Carbohydrate-active enzymes face huge substrate diversity in a highly selective manner using only a limited number of available folds. They are therefore subjected to multiple divergent and convergent evolutionary events. This and their frequent modularity render their functional annotation in genomes difficult in a number of cases. In the present paper, a classification of polysaccharide lyases (the enzymes that cleave polysaccharides using an elimination instead of a hydrolytic mechanism) is shown thoroughly for the first time. Based on the analysis of a large panel of experimentally characterized polysaccharide lyases, we examined the correlation of various enzyme properties with the three levels of the classification: fold, family and subfamily. The resulting hierarchical classification, which should help annotate relevant genes in genomic efforts, is available and constantly updated at the Carbohydrate-Active Enzymes Database (http://www.cazy.org).
- catalytic mechanism
- enzyme family
- functional annotation
- modular structure
- polysaccharide lyase
PLs (polysaccharide lyases) are a group of enzymes (EC 4.2.2.-) that cleave uronic acid-containing polysaccharides via a β-elimination mechanism to generate an unsaturated hexenuronic acid residue and a new reducing end at the point of cleavage (Figure 1) . PLs are ubiquitous in nature, having been identified in organisms ranging from bacteriophages and Archaea, to Eubacteria and higher eukaryotes, such as fungi, algae, plants and mammals . For all of these organisms, PLs represent a complimentary mechanistic strategy to the GHs (glycoside hydrolases; EC 3.2.1.-)  for the breakdown of C-6 carboxylated polysaccharides (Figure 1), with the contrasting feature that PL-catalysed cleavage occurs without intervention of a water molecule. PLs are implicit in diverse biochemical processes, including biomass degradation, tissue matrix recycling and pathogenesis [2,4–9]. Moreover, the widespread use of polyuronic acids in the food and medical sectors makes PLs attractive as specific catalysts for the modification of substrates such as pectins, alginates and heparins in biotechnological applications [2,10–12].
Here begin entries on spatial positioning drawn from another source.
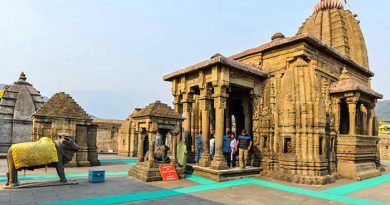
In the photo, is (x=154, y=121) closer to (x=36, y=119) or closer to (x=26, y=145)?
(x=26, y=145)

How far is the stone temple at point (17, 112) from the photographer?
60.0 feet

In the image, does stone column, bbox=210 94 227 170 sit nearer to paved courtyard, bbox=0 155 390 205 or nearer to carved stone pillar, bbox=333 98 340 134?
paved courtyard, bbox=0 155 390 205

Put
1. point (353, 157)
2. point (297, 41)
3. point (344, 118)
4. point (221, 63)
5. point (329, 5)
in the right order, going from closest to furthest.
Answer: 1. point (221, 63)
2. point (297, 41)
3. point (353, 157)
4. point (344, 118)
5. point (329, 5)

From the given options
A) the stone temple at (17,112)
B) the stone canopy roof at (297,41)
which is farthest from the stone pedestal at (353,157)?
the stone temple at (17,112)

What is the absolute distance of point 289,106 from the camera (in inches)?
460

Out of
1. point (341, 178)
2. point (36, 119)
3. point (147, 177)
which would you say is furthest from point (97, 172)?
point (341, 178)

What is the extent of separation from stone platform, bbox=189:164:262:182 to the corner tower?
13.8 m

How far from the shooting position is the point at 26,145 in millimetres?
8180

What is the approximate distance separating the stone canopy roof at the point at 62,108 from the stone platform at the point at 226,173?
294 inches

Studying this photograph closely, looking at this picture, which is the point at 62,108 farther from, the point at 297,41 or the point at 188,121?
the point at 297,41

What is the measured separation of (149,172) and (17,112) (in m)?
14.3

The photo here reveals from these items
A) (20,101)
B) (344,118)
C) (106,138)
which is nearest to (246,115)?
(344,118)

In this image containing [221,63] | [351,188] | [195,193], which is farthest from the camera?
[221,63]

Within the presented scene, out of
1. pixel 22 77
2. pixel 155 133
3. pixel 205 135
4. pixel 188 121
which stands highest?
pixel 22 77
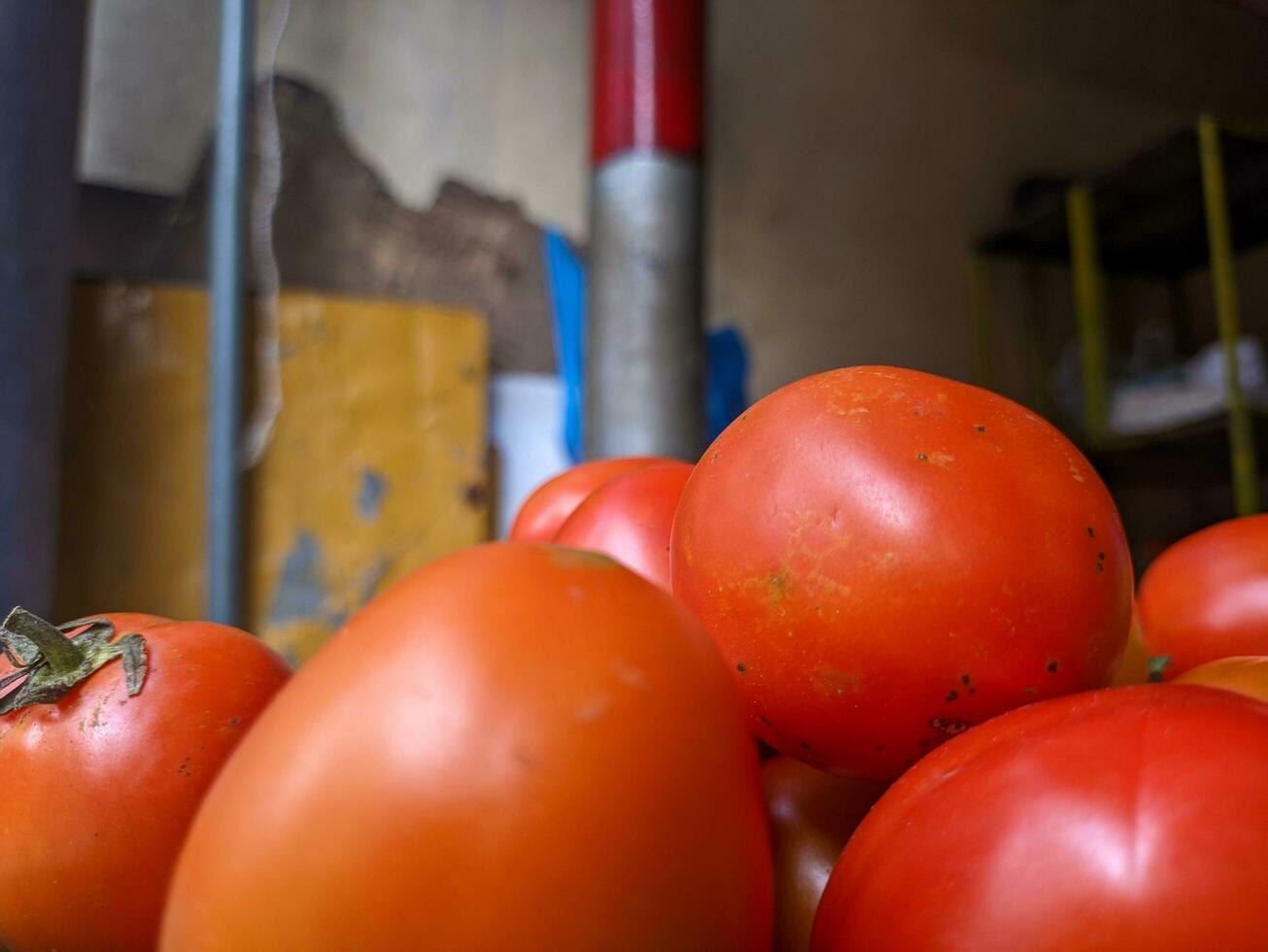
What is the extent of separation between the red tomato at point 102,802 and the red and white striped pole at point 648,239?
5.12 ft

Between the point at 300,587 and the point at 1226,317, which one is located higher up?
the point at 1226,317

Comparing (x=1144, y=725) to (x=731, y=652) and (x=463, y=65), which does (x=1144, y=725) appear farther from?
(x=463, y=65)

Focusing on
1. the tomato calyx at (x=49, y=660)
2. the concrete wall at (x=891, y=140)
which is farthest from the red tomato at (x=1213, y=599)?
the concrete wall at (x=891, y=140)

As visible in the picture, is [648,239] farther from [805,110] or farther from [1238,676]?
[1238,676]

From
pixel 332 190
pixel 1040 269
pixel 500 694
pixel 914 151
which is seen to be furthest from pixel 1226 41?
pixel 500 694

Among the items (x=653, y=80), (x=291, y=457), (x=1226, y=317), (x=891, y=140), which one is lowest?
(x=291, y=457)

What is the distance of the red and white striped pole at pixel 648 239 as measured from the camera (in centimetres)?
189

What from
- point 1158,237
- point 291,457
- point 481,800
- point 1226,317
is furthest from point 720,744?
point 1158,237

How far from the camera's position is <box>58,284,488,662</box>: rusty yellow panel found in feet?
5.69

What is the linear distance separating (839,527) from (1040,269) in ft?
11.2

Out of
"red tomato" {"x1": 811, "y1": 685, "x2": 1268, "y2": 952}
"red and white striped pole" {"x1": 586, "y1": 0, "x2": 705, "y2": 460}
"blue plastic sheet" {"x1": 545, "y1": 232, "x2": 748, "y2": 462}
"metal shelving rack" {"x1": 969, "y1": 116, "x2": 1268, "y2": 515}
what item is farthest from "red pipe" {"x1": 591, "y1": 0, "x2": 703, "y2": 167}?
"red tomato" {"x1": 811, "y1": 685, "x2": 1268, "y2": 952}

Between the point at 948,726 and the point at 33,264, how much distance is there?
4.97 ft

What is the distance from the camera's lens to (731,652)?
324 mm

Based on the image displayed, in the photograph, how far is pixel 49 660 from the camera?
0.33m
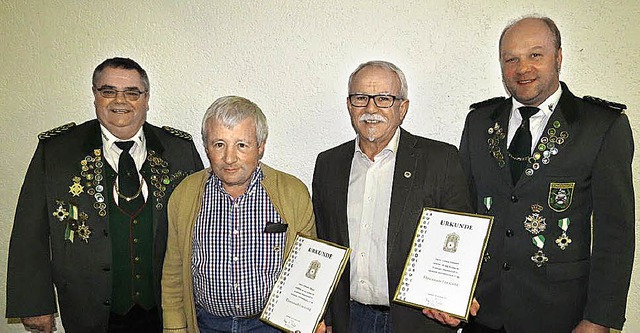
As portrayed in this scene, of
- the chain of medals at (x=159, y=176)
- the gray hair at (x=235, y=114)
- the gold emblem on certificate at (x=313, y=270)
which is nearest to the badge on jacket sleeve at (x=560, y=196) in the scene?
the gold emblem on certificate at (x=313, y=270)

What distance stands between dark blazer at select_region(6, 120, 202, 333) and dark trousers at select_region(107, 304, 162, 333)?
40 millimetres

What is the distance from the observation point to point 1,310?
3.06 metres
The catalytic mechanism employed by PLs (Figure 2) can be broadly described as consisting of three events: (i) abstraction of the C-5 proton on the sugar ring of a uronic acid or ester by a basic amino acid side chain, (ii) stabilization of the resulting anion by charge delocalization into the C-6 carbonyl group, and (iii) lytic cleavage of the O-4:C-4 bond, facilitated by proton donation from a catalytic acid, to yield a hexenuronic acid (or ester) moiety at the newly formed non-reducing chain end [1,13]. Depending on the monosaccharide composition of the substrate and its conformation in the PL active site, the proton removed from C-5 and the departing oxygen on C-4 may lie either syn or anti to each other. This, in turn, imposes certain requirements on the position of active site groups and the possibilities for a stepwise or concerted elimination reaction (Figures 2A and 2B). Polysaccharide recognition in PLs is often dependent on the interaction of tightly held bivalent cations (often Ca2+), or positively charged amino acid side chains, with uronic acid groups in the substrate. Such cations may play an additional role in stabilizing the transient anion in the reaction pathway. The extent to which these molecular events are concerted, as well as the nature and individual contributions of the catalytic groups, in the mechanisms of specific enzymes have not been fully clarified, although significant advances have been made in a few cases (see [14,15] and references therein). Detailed structural information on the catalytic modules of PLs has been previously published .
In common with GHs, PLs frequently have multi-modular structures, in which the catalytic module can be appended to a variable number of ancillary modules such as CBMs (carbohydrate-binding modules) [17,18], other catalytic modules or modules with other functions (see below). Interestingly, many non-catalytic modules borne by PLs may also be appended to GHs. Following a full dissection of their modular organization, we have grouped the PLs into amino acid sequence-based families to provide a framework for structural and mechanistic studies. In the present paper we describe a hierarchical classification of PLs including subfamilies, families and clans/superfamilies, and we discuss the value of these levels for genome mining and functional prediction. This classification is implemented in the CAZy (Carbohydrate-Active Enzymes) Database (http://www.cazy.org) .
Included and excluded enzyme classes
For the purpose of this family classification, the scope of the term PL is restricted to those enzymes that operate according to the general mechanisms described in Figures 1 and 2, to produce a terminal hexenuronic acid moiety by β-elimination. This is a clear distinction from the broader NC-IUBMB classification of carbon-oxygen lyases acting on polysaccharides into EC 4.2.2.- (http://www.chem.qmul.ac.uk/iubmb/enzyme/). In particular, the following enzymes are not included in PL classification described in CAZy, as they are structurally and mechanistically more similar to the GHs:
(i) exo-α-(1,4)-D-glucan lyases (EC 220.127.116.11) cleave malto-oligosaccharides to produce 1,5-anhydro-D-fructose without the intervention of a water molecule. These enzymes are structurally similar to GH31 α-glucoside hydrolases, with which they are currently classified. Analogous to other GH31 enzymes, the first step in the catalytic mechanism involves the formation of a covalent glycosyl-enzyme intermediate. However, in α-glucan lyases this intermediate decomposes through a syn-elimination mechanism, rather than hydrolysis [13,20].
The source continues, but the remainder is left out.